Businessplan Musiklehrer - Gliederung Professional (VC, Private Equity, Kredite)

A) Zusammenfassung
B) Unternehmerische Vision
C) Markt- und Konkurrenzsituation
D) Chancen und Risiken
E) Unternehmensportfolio
F) Marketing & Vertriebs - Strategy
G) Produktion und Beschaffung
H) Realisierungsfahrplan
I) Management und Personal
J) Planungsrechnungen
K) Finanzierung
L) Unternehmensstruktur und Organisation
M) Anhang

Businessplan Musiklehrer - Gliederung Standard (Arbeitsamt, IHK, Kleinkredite)

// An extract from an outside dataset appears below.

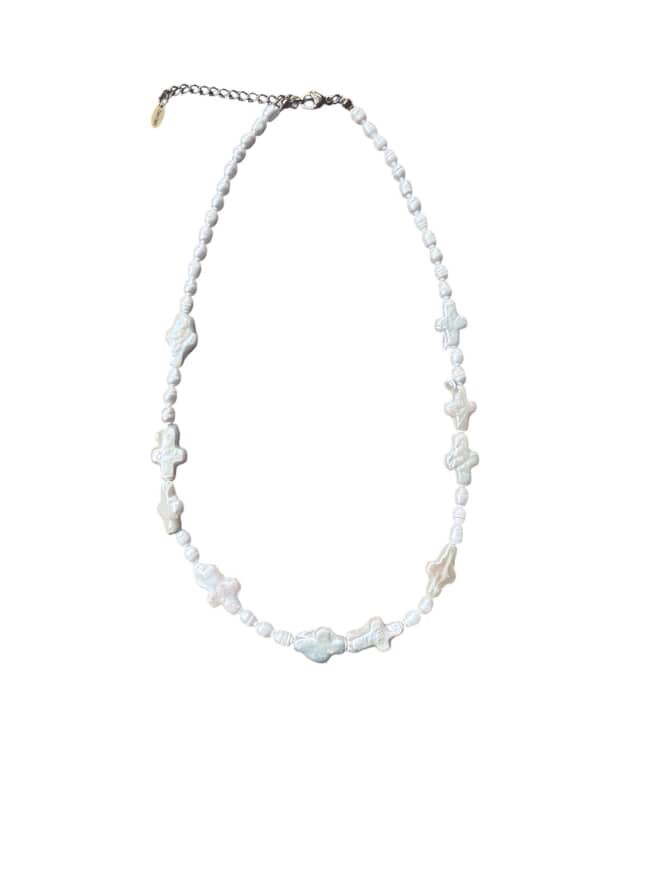 Croce Del Mare Necklace | Casa Capri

1. Kurzbeschreibung des Vorhabens
1.1 Meine Geschäftsidee
1.2 Meine persönlichen und fachlichen Voraussetzungen
1.3 Kundenzielgruppe, Wettbewerb, Marketing und Vertrieb
1.4 Zukunftsaussichten, Chancen und Risiken

2. Wirtschaftlichkeitsberechnungen
2.1 Berechnung der notwendigen Privatentnahmen
2.2.1 Kapitalbedarf
2.2.2 Finanzierung
2.2.3 Umsatz-, Kosten- und Gewinnvorschau

Businessplan Musiklehrer - Gliederung Anhang

Als Attachment sollten Sie die nachfolgenden Dokumente, soweit existent, beilegen:

  1. Jahresrechnungen der vergangenen Jahre
  2. Aktionäre, Verwaltungsräte, Geschäftsbeziehungen
  3. Referenzen, Verkaufsverträge
  4. Handelsregisterauszüge
  5. Kundenanfragen
  6. Statuten, Gesellschaftsverträge
  7. Geschäftsberichte, Presseartikel
  8. Patenteintragungen, Lizenzverträge
  9. Branchenanalysen
  10. Lebenslauf
  11. Marktstudien

Orientieren Sie sich zudem im Zahlenteil durchweg an den erhältlichen Branchenkennzahlen. Das bringt beim kundigen Leser Absicherung und Gewissheit.